:: WHAT IS REQUIRED ::
Rewrite the data below with "green grass" changed to "short grass" and everything else kept the same, leaving out the pictures.

:: MATERIAL TO PROCESS ::
───

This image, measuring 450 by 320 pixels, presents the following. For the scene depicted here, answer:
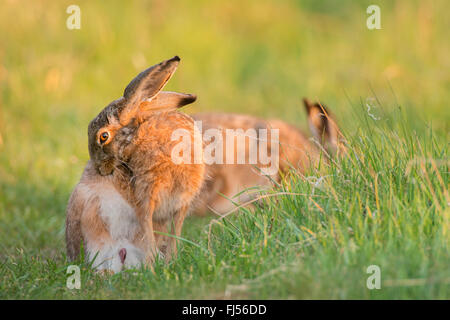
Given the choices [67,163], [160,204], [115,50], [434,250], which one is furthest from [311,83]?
[434,250]

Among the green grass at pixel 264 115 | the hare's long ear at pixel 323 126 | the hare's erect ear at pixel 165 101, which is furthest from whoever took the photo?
the hare's long ear at pixel 323 126

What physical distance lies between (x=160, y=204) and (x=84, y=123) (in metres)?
4.40

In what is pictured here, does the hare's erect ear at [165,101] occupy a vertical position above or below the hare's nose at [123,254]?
above

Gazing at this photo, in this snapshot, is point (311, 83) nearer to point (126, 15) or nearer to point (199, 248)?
point (126, 15)

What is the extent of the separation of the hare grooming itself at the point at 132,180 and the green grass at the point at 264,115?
0.86ft

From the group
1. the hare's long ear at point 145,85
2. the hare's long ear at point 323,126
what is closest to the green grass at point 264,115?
the hare's long ear at point 323,126

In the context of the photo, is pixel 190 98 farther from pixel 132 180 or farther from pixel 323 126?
pixel 323 126

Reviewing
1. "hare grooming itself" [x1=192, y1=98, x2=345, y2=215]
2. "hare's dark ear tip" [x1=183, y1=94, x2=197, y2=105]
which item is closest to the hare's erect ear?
"hare's dark ear tip" [x1=183, y1=94, x2=197, y2=105]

───

:: RESPONSE TO THIS TASK ::
This image, measuring 450 by 320 pixels, presents the following. For the scene depicted here, answer:
Given the choices [67,163], [160,204], [115,50], [434,250], which one is furthest from [311,83]?
[434,250]

Among the short grass at pixel 264 115 | the hare's long ear at pixel 323 126 | the hare's erect ear at pixel 165 101, which is furthest from whoever took the photo?
the hare's long ear at pixel 323 126

What physical distance lies between (x=160, y=204) and (x=84, y=123) (in metres)?
4.40

In what is pictured here, does the hare's erect ear at [165,101] occupy a vertical position above or below the hare's nose at [123,254]?
above

Gazing at this photo, in this snapshot, is point (311, 83) nearer to point (126, 15) or nearer to point (199, 248)?
point (126, 15)

What is the extent of the separation of the hare grooming itself at the point at 132,180 and the short grass at the point at 264,115?
0.86ft

From the group
1. the hare's long ear at point 145,85
2. the hare's long ear at point 323,126
what is closest to the short grass at point 264,115?
the hare's long ear at point 323,126

In the context of the photo, is pixel 190 98 farther from pixel 132 180 or farther from pixel 323 126?
pixel 323 126

Reviewing
1. "hare grooming itself" [x1=192, y1=98, x2=345, y2=215]
2. "hare's dark ear tip" [x1=183, y1=94, x2=197, y2=105]
which item is closest to the hare's erect ear?
"hare's dark ear tip" [x1=183, y1=94, x2=197, y2=105]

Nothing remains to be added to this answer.